▶ _Source extract_
^^^^^^^^

News Story

Carleton-Led Physics Team Reports First Full Year of Results from Dark Matter Detector

Carleton University Physics Prof. Mark Boulay, Canada Research Chair in Particle Astrophysics and Subatomic Physics, and his team of 80 Canadian and international researchers have released the results of their first year collecting data on dark matter, confirming that the sensitive detector is working as anticipated.

The DEAP-3600 detector, operating at the underground SNOLAB in Sudbury, Ont., since late 2016 is searching for particles of mysterious dark matter that permeate the universe. This $30-million project is the largest dark matter detector of its kind in the world, employing a novel technique of using only scintillation light in liquid argon — light generated when a particle interacts with an argon nucleus.

“I am very pleased with the year one results from the DEAP-3600 experiment, which demonstrate a new technique using liquid argon for a dark matter particle search,” said Boulay.  “This program will extend our sensitivity to dark matter, with the exciting potential of observing this dominant component of our universe for the first time.”

^^^^^^^^

▶ _Information provided_
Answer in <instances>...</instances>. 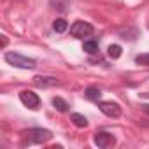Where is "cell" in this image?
Returning a JSON list of instances; mask_svg holds the SVG:
<instances>
[{
  "instance_id": "cell-3",
  "label": "cell",
  "mask_w": 149,
  "mask_h": 149,
  "mask_svg": "<svg viewBox=\"0 0 149 149\" xmlns=\"http://www.w3.org/2000/svg\"><path fill=\"white\" fill-rule=\"evenodd\" d=\"M70 33L74 37H77V39H84V37H90L93 33V26L88 23V21H76L72 26H70Z\"/></svg>"
},
{
  "instance_id": "cell-7",
  "label": "cell",
  "mask_w": 149,
  "mask_h": 149,
  "mask_svg": "<svg viewBox=\"0 0 149 149\" xmlns=\"http://www.w3.org/2000/svg\"><path fill=\"white\" fill-rule=\"evenodd\" d=\"M33 84L39 86V88H49V86H54L58 84V81L54 77H42V76H35L33 77Z\"/></svg>"
},
{
  "instance_id": "cell-14",
  "label": "cell",
  "mask_w": 149,
  "mask_h": 149,
  "mask_svg": "<svg viewBox=\"0 0 149 149\" xmlns=\"http://www.w3.org/2000/svg\"><path fill=\"white\" fill-rule=\"evenodd\" d=\"M67 21L63 19V18H58V19H54V23H53V28L58 32V33H63L65 30H67Z\"/></svg>"
},
{
  "instance_id": "cell-11",
  "label": "cell",
  "mask_w": 149,
  "mask_h": 149,
  "mask_svg": "<svg viewBox=\"0 0 149 149\" xmlns=\"http://www.w3.org/2000/svg\"><path fill=\"white\" fill-rule=\"evenodd\" d=\"M83 51H86L88 54H95V53L98 51V44H97V40H86V42L83 44Z\"/></svg>"
},
{
  "instance_id": "cell-6",
  "label": "cell",
  "mask_w": 149,
  "mask_h": 149,
  "mask_svg": "<svg viewBox=\"0 0 149 149\" xmlns=\"http://www.w3.org/2000/svg\"><path fill=\"white\" fill-rule=\"evenodd\" d=\"M98 109L105 116H109V118H119L121 116V107L116 102H100L98 104Z\"/></svg>"
},
{
  "instance_id": "cell-15",
  "label": "cell",
  "mask_w": 149,
  "mask_h": 149,
  "mask_svg": "<svg viewBox=\"0 0 149 149\" xmlns=\"http://www.w3.org/2000/svg\"><path fill=\"white\" fill-rule=\"evenodd\" d=\"M135 63H139V65H146V67H149V53H144V54H139V56L135 58Z\"/></svg>"
},
{
  "instance_id": "cell-2",
  "label": "cell",
  "mask_w": 149,
  "mask_h": 149,
  "mask_svg": "<svg viewBox=\"0 0 149 149\" xmlns=\"http://www.w3.org/2000/svg\"><path fill=\"white\" fill-rule=\"evenodd\" d=\"M6 61L11 63L13 67H18V68H33L35 67V60L28 58V56H23L19 53H6Z\"/></svg>"
},
{
  "instance_id": "cell-17",
  "label": "cell",
  "mask_w": 149,
  "mask_h": 149,
  "mask_svg": "<svg viewBox=\"0 0 149 149\" xmlns=\"http://www.w3.org/2000/svg\"><path fill=\"white\" fill-rule=\"evenodd\" d=\"M7 44V39H6V35H2V46H6Z\"/></svg>"
},
{
  "instance_id": "cell-16",
  "label": "cell",
  "mask_w": 149,
  "mask_h": 149,
  "mask_svg": "<svg viewBox=\"0 0 149 149\" xmlns=\"http://www.w3.org/2000/svg\"><path fill=\"white\" fill-rule=\"evenodd\" d=\"M142 111H144L146 114H149V105H147V104H144V105H142Z\"/></svg>"
},
{
  "instance_id": "cell-9",
  "label": "cell",
  "mask_w": 149,
  "mask_h": 149,
  "mask_svg": "<svg viewBox=\"0 0 149 149\" xmlns=\"http://www.w3.org/2000/svg\"><path fill=\"white\" fill-rule=\"evenodd\" d=\"M70 119H72V123H74V125H76V126H79V128H86V126H88V119H86L83 114L74 112V114L70 116Z\"/></svg>"
},
{
  "instance_id": "cell-13",
  "label": "cell",
  "mask_w": 149,
  "mask_h": 149,
  "mask_svg": "<svg viewBox=\"0 0 149 149\" xmlns=\"http://www.w3.org/2000/svg\"><path fill=\"white\" fill-rule=\"evenodd\" d=\"M53 105H54L60 112H65V111L68 109V104H67L61 97H54V98H53Z\"/></svg>"
},
{
  "instance_id": "cell-8",
  "label": "cell",
  "mask_w": 149,
  "mask_h": 149,
  "mask_svg": "<svg viewBox=\"0 0 149 149\" xmlns=\"http://www.w3.org/2000/svg\"><path fill=\"white\" fill-rule=\"evenodd\" d=\"M84 97L88 98V100H93V102H98L100 100V97H102V91L97 88V86H90L88 90H86V93H84Z\"/></svg>"
},
{
  "instance_id": "cell-12",
  "label": "cell",
  "mask_w": 149,
  "mask_h": 149,
  "mask_svg": "<svg viewBox=\"0 0 149 149\" xmlns=\"http://www.w3.org/2000/svg\"><path fill=\"white\" fill-rule=\"evenodd\" d=\"M107 54H109L112 60H118V58L121 56V46H118V44H111L109 49H107Z\"/></svg>"
},
{
  "instance_id": "cell-1",
  "label": "cell",
  "mask_w": 149,
  "mask_h": 149,
  "mask_svg": "<svg viewBox=\"0 0 149 149\" xmlns=\"http://www.w3.org/2000/svg\"><path fill=\"white\" fill-rule=\"evenodd\" d=\"M51 137H53V133H51L49 130H44V128H32V130H28V132H23V139H25L23 144H42V142H47Z\"/></svg>"
},
{
  "instance_id": "cell-4",
  "label": "cell",
  "mask_w": 149,
  "mask_h": 149,
  "mask_svg": "<svg viewBox=\"0 0 149 149\" xmlns=\"http://www.w3.org/2000/svg\"><path fill=\"white\" fill-rule=\"evenodd\" d=\"M19 100H21V104L26 105L28 109H37V107L40 105L39 95L33 93V91H30V90H23V91L19 93Z\"/></svg>"
},
{
  "instance_id": "cell-10",
  "label": "cell",
  "mask_w": 149,
  "mask_h": 149,
  "mask_svg": "<svg viewBox=\"0 0 149 149\" xmlns=\"http://www.w3.org/2000/svg\"><path fill=\"white\" fill-rule=\"evenodd\" d=\"M49 4H51V7H54L56 11L65 13L67 7H68V4H70V0H49Z\"/></svg>"
},
{
  "instance_id": "cell-5",
  "label": "cell",
  "mask_w": 149,
  "mask_h": 149,
  "mask_svg": "<svg viewBox=\"0 0 149 149\" xmlns=\"http://www.w3.org/2000/svg\"><path fill=\"white\" fill-rule=\"evenodd\" d=\"M93 140H95V144H97L98 147H102V149L112 147V146L116 144L114 135H112V133H109V132H97V133H95V137H93Z\"/></svg>"
}]
</instances>
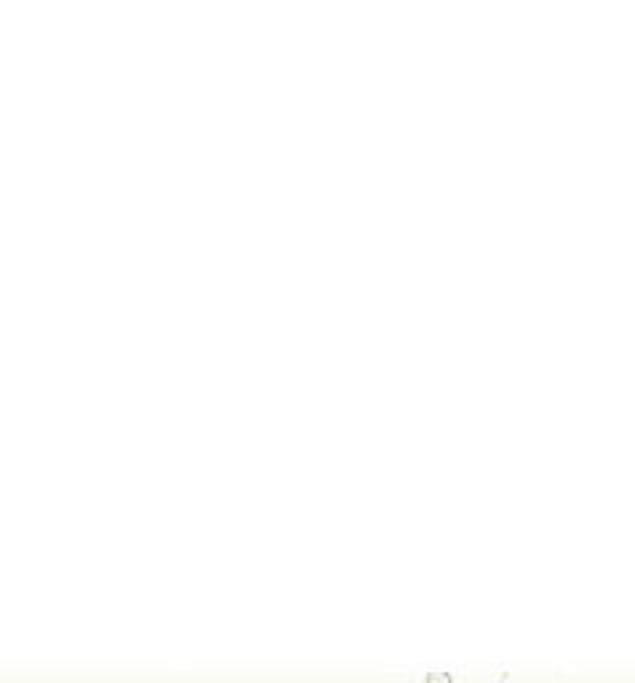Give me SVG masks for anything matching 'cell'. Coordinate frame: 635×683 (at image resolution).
I'll return each mask as SVG.
<instances>
[{"instance_id": "obj_1", "label": "cell", "mask_w": 635, "mask_h": 683, "mask_svg": "<svg viewBox=\"0 0 635 683\" xmlns=\"http://www.w3.org/2000/svg\"><path fill=\"white\" fill-rule=\"evenodd\" d=\"M427 683H451V676H446V673H430V676H427Z\"/></svg>"}]
</instances>
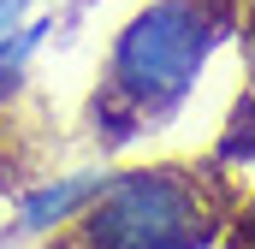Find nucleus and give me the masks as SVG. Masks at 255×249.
Wrapping results in <instances>:
<instances>
[{"mask_svg": "<svg viewBox=\"0 0 255 249\" xmlns=\"http://www.w3.org/2000/svg\"><path fill=\"white\" fill-rule=\"evenodd\" d=\"M244 36H250V101H244V113H250V124H255V0L244 6V24H238Z\"/></svg>", "mask_w": 255, "mask_h": 249, "instance_id": "20e7f679", "label": "nucleus"}, {"mask_svg": "<svg viewBox=\"0 0 255 249\" xmlns=\"http://www.w3.org/2000/svg\"><path fill=\"white\" fill-rule=\"evenodd\" d=\"M244 6L250 0H148L130 12L101 77V119L113 124V142L166 119L190 95L214 48L238 36Z\"/></svg>", "mask_w": 255, "mask_h": 249, "instance_id": "f257e3e1", "label": "nucleus"}, {"mask_svg": "<svg viewBox=\"0 0 255 249\" xmlns=\"http://www.w3.org/2000/svg\"><path fill=\"white\" fill-rule=\"evenodd\" d=\"M226 249H255V208H250V214H238V226H232Z\"/></svg>", "mask_w": 255, "mask_h": 249, "instance_id": "39448f33", "label": "nucleus"}, {"mask_svg": "<svg viewBox=\"0 0 255 249\" xmlns=\"http://www.w3.org/2000/svg\"><path fill=\"white\" fill-rule=\"evenodd\" d=\"M107 184L101 172H77V178H54V184H42L30 202H24V232H60V226H71L83 208H89V196Z\"/></svg>", "mask_w": 255, "mask_h": 249, "instance_id": "7ed1b4c3", "label": "nucleus"}, {"mask_svg": "<svg viewBox=\"0 0 255 249\" xmlns=\"http://www.w3.org/2000/svg\"><path fill=\"white\" fill-rule=\"evenodd\" d=\"M226 220V190L196 166L113 172L71 220V249H208Z\"/></svg>", "mask_w": 255, "mask_h": 249, "instance_id": "f03ea898", "label": "nucleus"}]
</instances>
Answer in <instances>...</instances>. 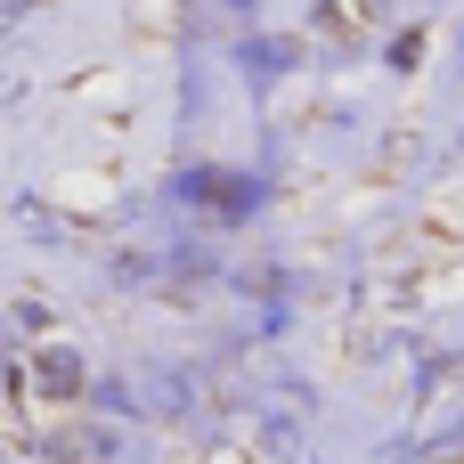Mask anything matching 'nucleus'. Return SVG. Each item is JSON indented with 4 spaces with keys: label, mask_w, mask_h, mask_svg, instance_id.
Wrapping results in <instances>:
<instances>
[{
    "label": "nucleus",
    "mask_w": 464,
    "mask_h": 464,
    "mask_svg": "<svg viewBox=\"0 0 464 464\" xmlns=\"http://www.w3.org/2000/svg\"><path fill=\"white\" fill-rule=\"evenodd\" d=\"M41 392H49V400H73V392H82V367H73L65 351H41Z\"/></svg>",
    "instance_id": "f257e3e1"
}]
</instances>
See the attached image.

^^^^^^^^

Copy the passage of the dark matter detector story above, from "Carleton-Led Physics Team" up to and including "working as anticipated.".

▶ _Result_
Carleton-Led Physics Team Reports First Full Year of Results from Dark Matter Detector

Carleton University Physics Prof. Mark Boulay, Canada Research Chair in Particle Astrophysics and Subatomic Physics, and his team of 80 Canadian and international researchers have released the results of their first year collecting data on dark matter, confirming that the sensitive detector is working as anticipated.